⟨

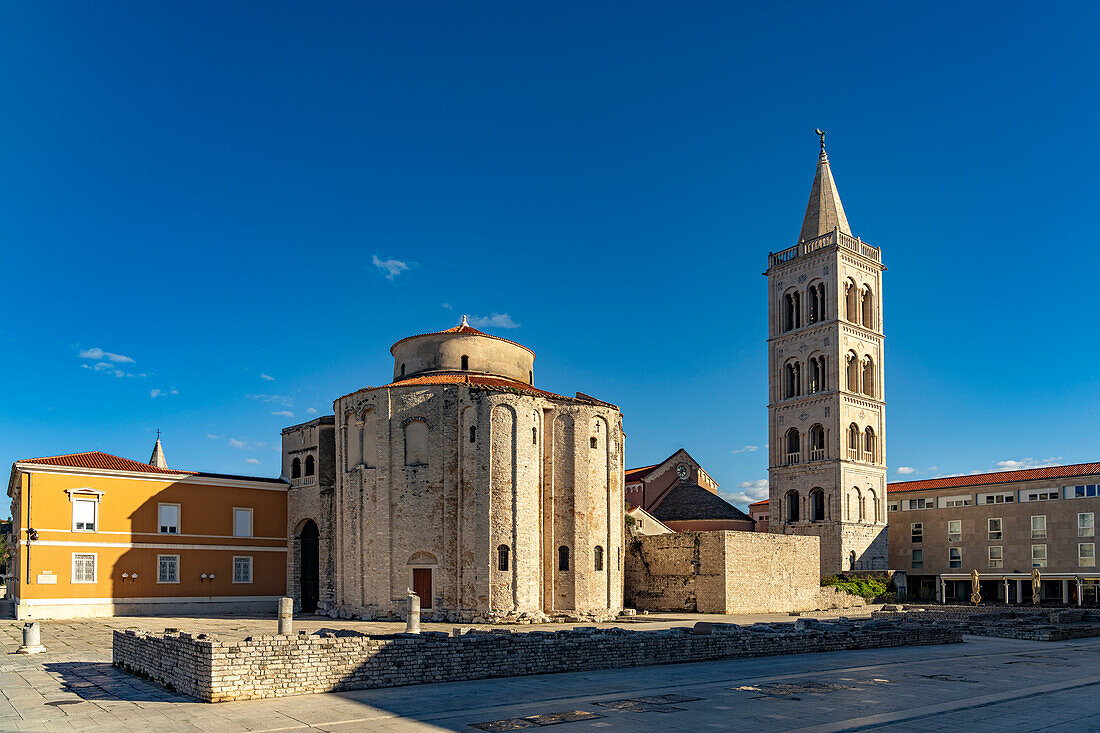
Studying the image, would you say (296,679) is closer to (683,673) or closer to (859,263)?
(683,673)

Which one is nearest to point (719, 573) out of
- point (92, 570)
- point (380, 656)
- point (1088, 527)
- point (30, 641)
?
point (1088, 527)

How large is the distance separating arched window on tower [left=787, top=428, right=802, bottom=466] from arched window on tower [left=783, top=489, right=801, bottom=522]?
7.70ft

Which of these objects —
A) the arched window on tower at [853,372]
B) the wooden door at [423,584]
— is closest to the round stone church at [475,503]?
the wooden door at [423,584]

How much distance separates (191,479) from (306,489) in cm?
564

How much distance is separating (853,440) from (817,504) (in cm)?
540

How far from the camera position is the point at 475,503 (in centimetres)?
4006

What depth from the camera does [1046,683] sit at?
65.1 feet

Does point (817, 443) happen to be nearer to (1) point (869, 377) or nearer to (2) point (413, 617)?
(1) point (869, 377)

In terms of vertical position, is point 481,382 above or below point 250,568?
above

⟩

● DESCRIPTION OF THE TASK
Rewrite the records from the line with "How much distance is" through the end of the records as a two-column CSV with the headers record and answer. Give one row per record, put each value in a single quoted field, and replace line breaks with spaces.

● SOLUTION FOR THIS EXERCISE
record,answer
"How much distance is separating (853,440) from (817,504) (in cm)?","540"
"How far from the camera position is the point at 475,503 (in centimetres)?","4006"
"What depth from the camera does [1046,683] sit at?","65.1 feet"
"Does point (817, 443) happen to be nearer to (1) point (869, 377) or nearer to (2) point (413, 617)?","(1) point (869, 377)"
"In terms of vertical position, is point 481,382 above or below point 250,568?","above"